Stewart's fire hall. (Wikimedia Commons).

STEWART, B.C. — In an age when quality of life includes being connected to the Internet, residents of a British Columbia town say they've gone back 20 years after service was cut off indefinitely.

"It's the same as going from the car to the horse. We should be going forward, not backward," said Mayor Galina Durant, of the District of Stewart.

"To stay without Internet — it's like you cut a line of life," she said Tuesday.

The town of 500 people in northwestern B.C. was plunged into the past a day earlier, when a non-profit society that had served much of the community's Internet needs shut down after two decades.

The mayor and council were notified of the impending blackout, but their selected replacement couldn't meet a deadline before the OneWayOut.net Society withdrew service.

Stewart is located along the B.C.-Alaska boundary, about a 1,500-kilometre drive from Vancouver.

Durant said the district worked with Telus and the B.C. government to upgrade to high-speed, but it was too expensive for the non-profit provider to contribute the matching infrastructure.

"It is not our intention to stand in the way of progress," the society said in a statement posted on its website. "We wish to thank all our customers for your patronage over the last 20-plus years."

Residents in the community that is grappling with the loss of email, Facebook and Netflix say they're trying to improvise and live life the old-fashioned way — without the World Wide Web.

Their public library's catalogue is down, some stores are having difficulty completing Internet-based transactions and a primary entertainment source has also vanished from a community with no movie theatre.

Durant is taking an online course in local government management but can't access her curriculum.

Winter travellers who rely on the province's DriveBC website for road conditions can't go online, either.

Mike Ginka, who runs the town's general store, said people already feel shut in during the winter, so the timing of the Internet shutdown couldn't be worse.
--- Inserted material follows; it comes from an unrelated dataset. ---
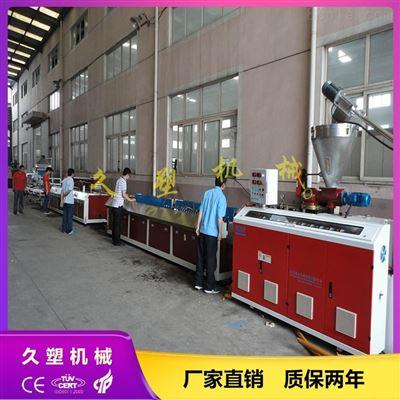 PVC發泡型材生產線設備
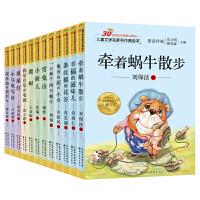 12册一年级课外书注音版儿童读物6-7-8-10-岁二年级拼音版故事书小学生课外阅读书籍少儿文学图书小面人鹿树童书牵着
He said it's typical for small communities to lack access to services and fears his business could now suffer even more.

"This is just the tip of it, being our Internet," Ginka said. "The world today forces you to have it, to use it. And when you don't have it, we've kind of been left out in the cold again."

Telus spokeswoman Emily Hamer said the company does not provide direct Internet service to Stewart and is working with the district to bring in a new firm.
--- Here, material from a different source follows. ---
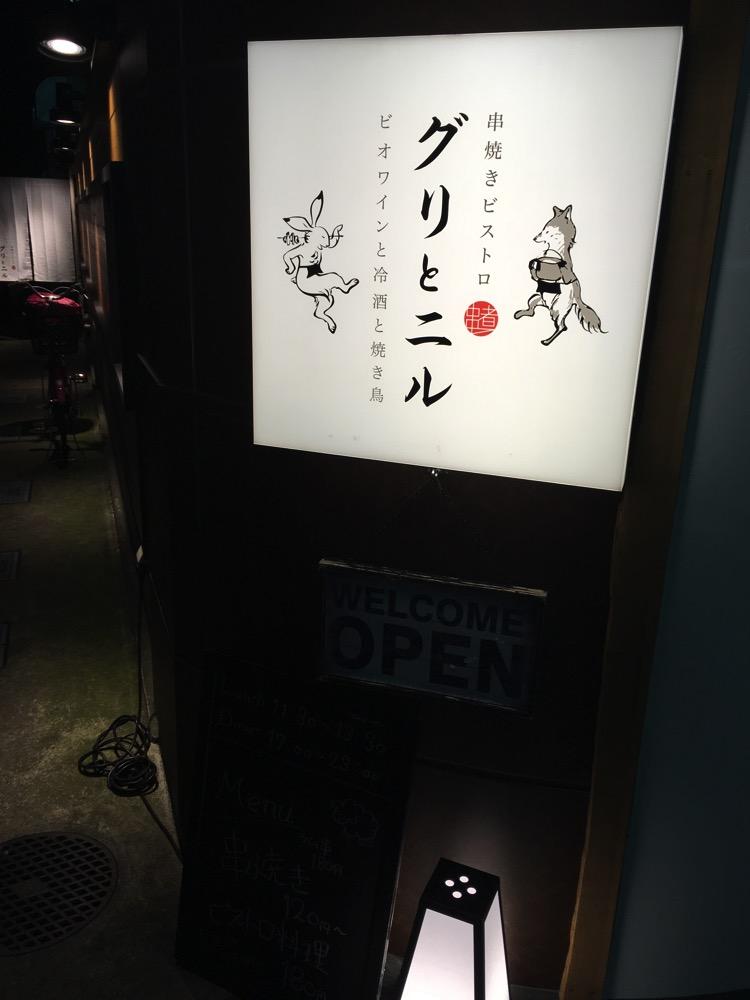 【茅ヶ崎】くし揚げ屋の後ろには「グリとニル」ものすごく洒落た串焼きビストロがそこにあった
She said Telus is building a fibre extension that will deliver additional bandwidth, but that could take from eight to 12 weeks.

"We're going to expedite the project as much as possible, but it's a big build and the process includes the design and scheduling of construction," Hamer said.
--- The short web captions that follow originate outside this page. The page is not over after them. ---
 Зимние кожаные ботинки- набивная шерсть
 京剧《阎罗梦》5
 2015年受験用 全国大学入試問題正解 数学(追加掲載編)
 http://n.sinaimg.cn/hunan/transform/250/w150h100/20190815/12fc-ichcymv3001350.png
"This is the fastest, most effective way to get high-speed Internet service to Stewart."

B.C.'s Technology Ministry said a new Internet service provider has a plan to re-connect the town by the end of the week. But the mayor said it could take much longer and she's hoping the town will be back online before Christmas.

The ministry noted that any residents using telephone or satellite Internet were unaffected.

In September, the province promised to invest $10 million to expand high-speed Internet to British Columbians in more than 70 rural and remote communities.

The district of Stewart has not applied for a grant, the ministry said.